When you are a home – based professional, there is a certain kind of pride that comes with being able to tell others that you work for yourself. However, that pride can sometimes waver a bit when you encounter someone new who asks you what you do for work. I don’t know about you, but I always experience a brief moment of fear that I will be judged based upon what I do for work and how I do it.
The fact is that I am a stay at home mom. I also happen to have a small private law practice and a freelance writing business. When I meet other people, I want to portray what I do in a positive and maybe even inspirational manner without seeming like I am bragging too much. Some people might say “who cares what other people think” and to some extent that is true. People will think of me what they will, and it makes me sad that people on both sides of the “mommy wars” make some pretty harsh judgments about moms who handle balancing work and family in a different way than they do.
The way that I normally approach the “So what do you do for work” discussion is to tailor it to the type of person that I am speaking with. If I am talking to another parent of young children, the impression that I want to make is that I can identify with them whether they stay at home or work outside of the home. It is possible that my description may inspire them to think about whether they could work from home part time.

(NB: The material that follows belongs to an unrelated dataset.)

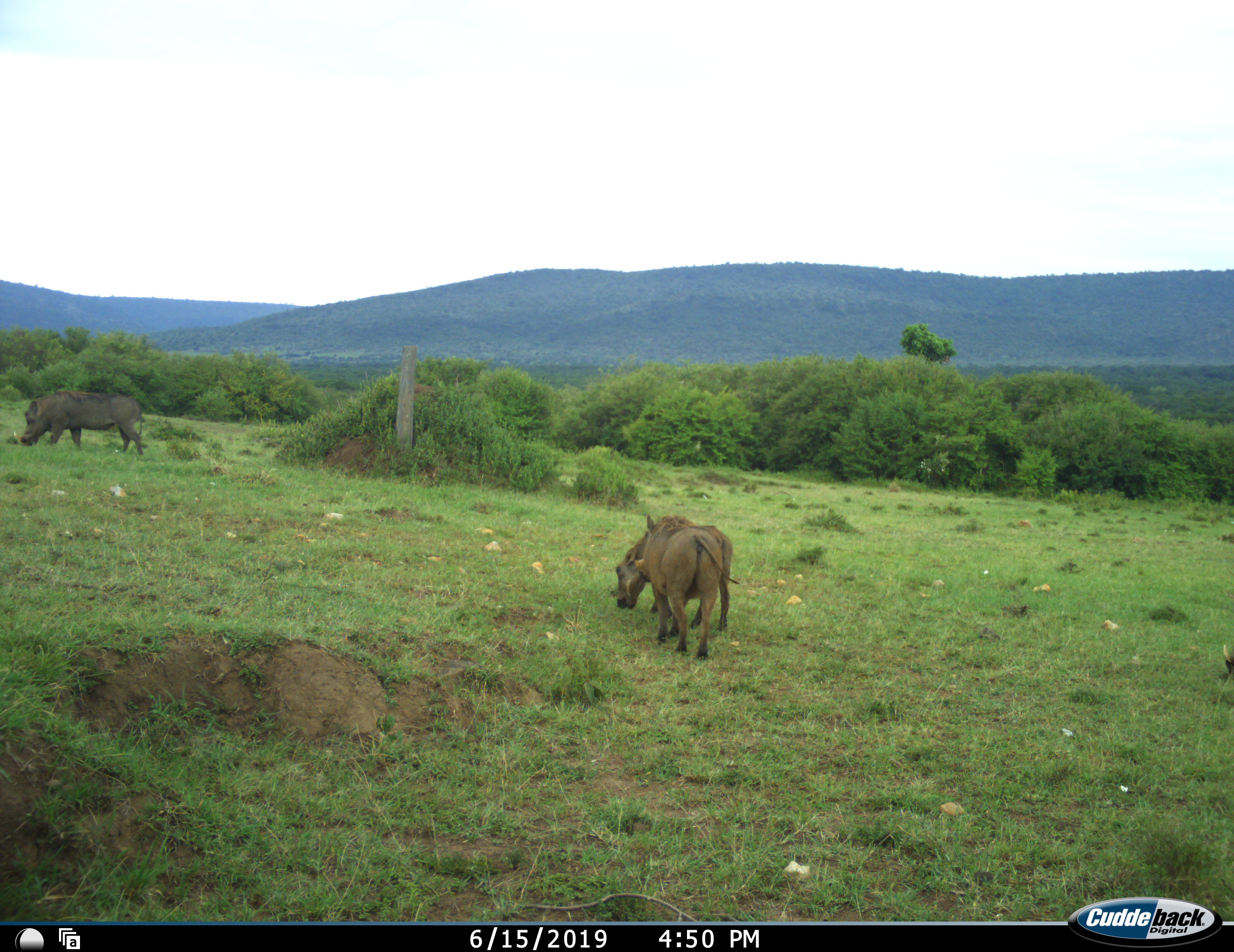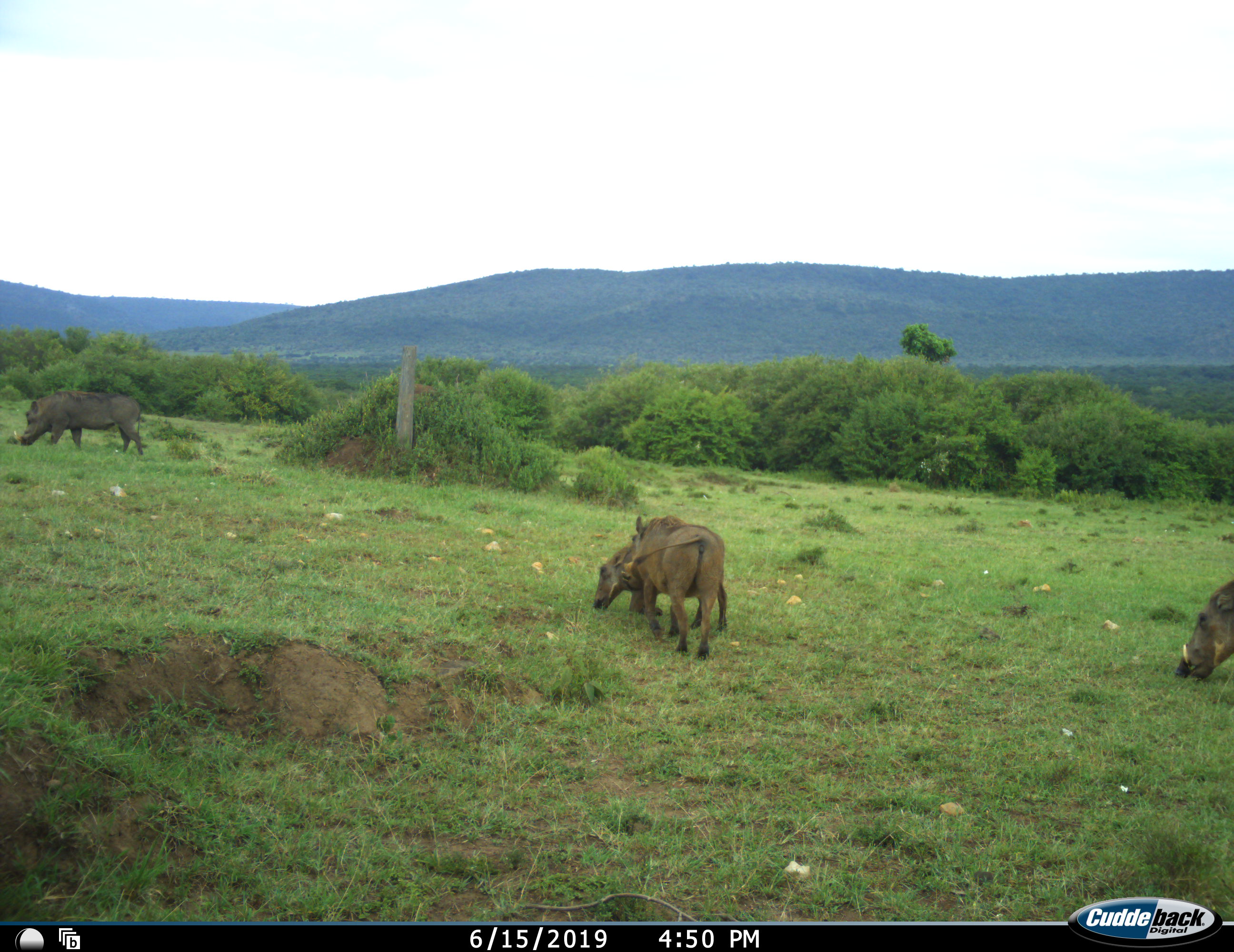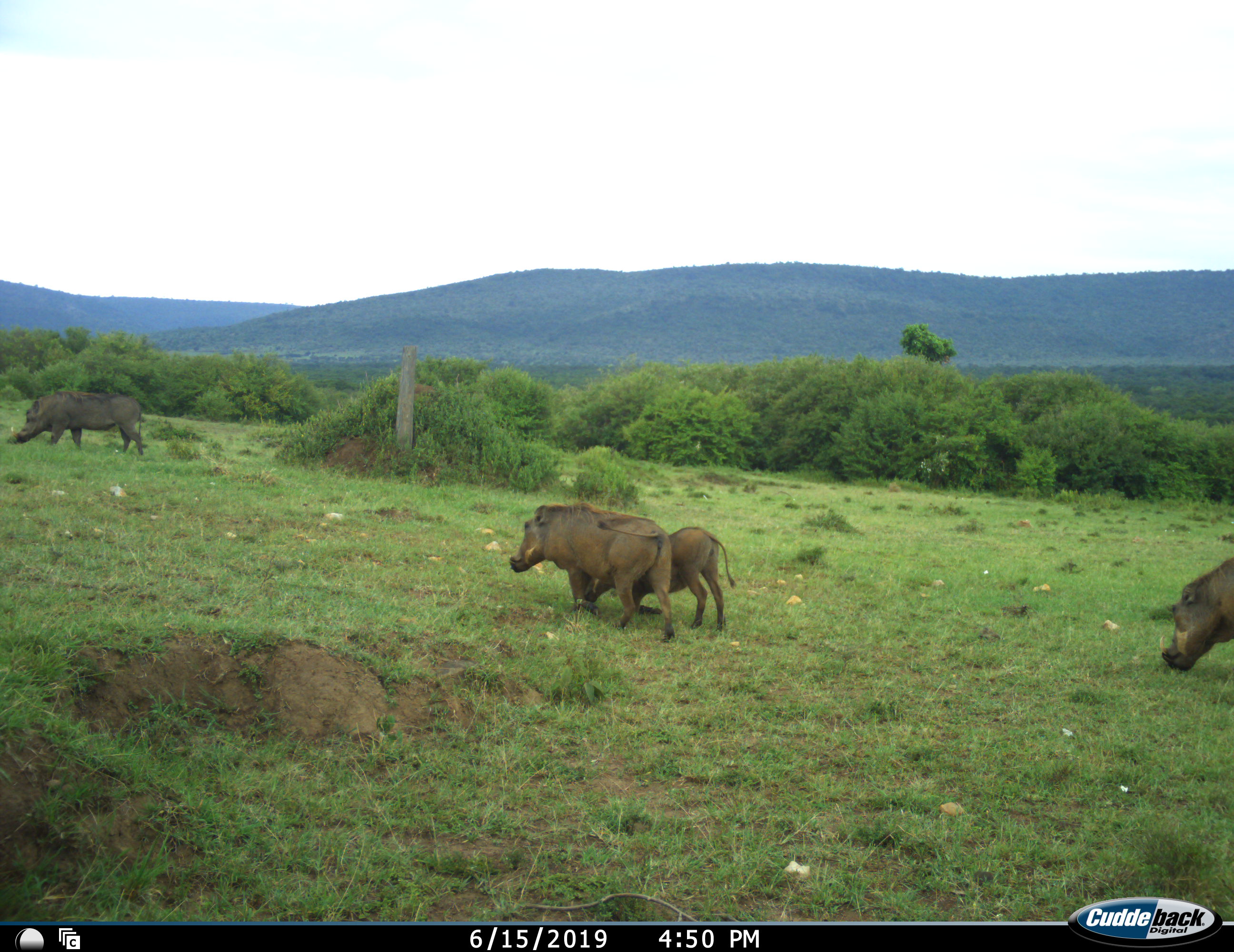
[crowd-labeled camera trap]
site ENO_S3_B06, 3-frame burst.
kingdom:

If I am talking to another lawyer, I want my description to be accurate, yet I do not want them to come away from the conversation thinking that since my practice is so small and I am fairly new at it, I don’t know what I am doing or don’t take it seriously. In those cases, I talk about my small case load as essential to being able to serve my clients in the way that I believe that they deserve to be served – with my full effort and attention. When I meet other freelance writers, I speak freely about where I find my work and what kinds of work I do in hopes that they may also find work from the same sources.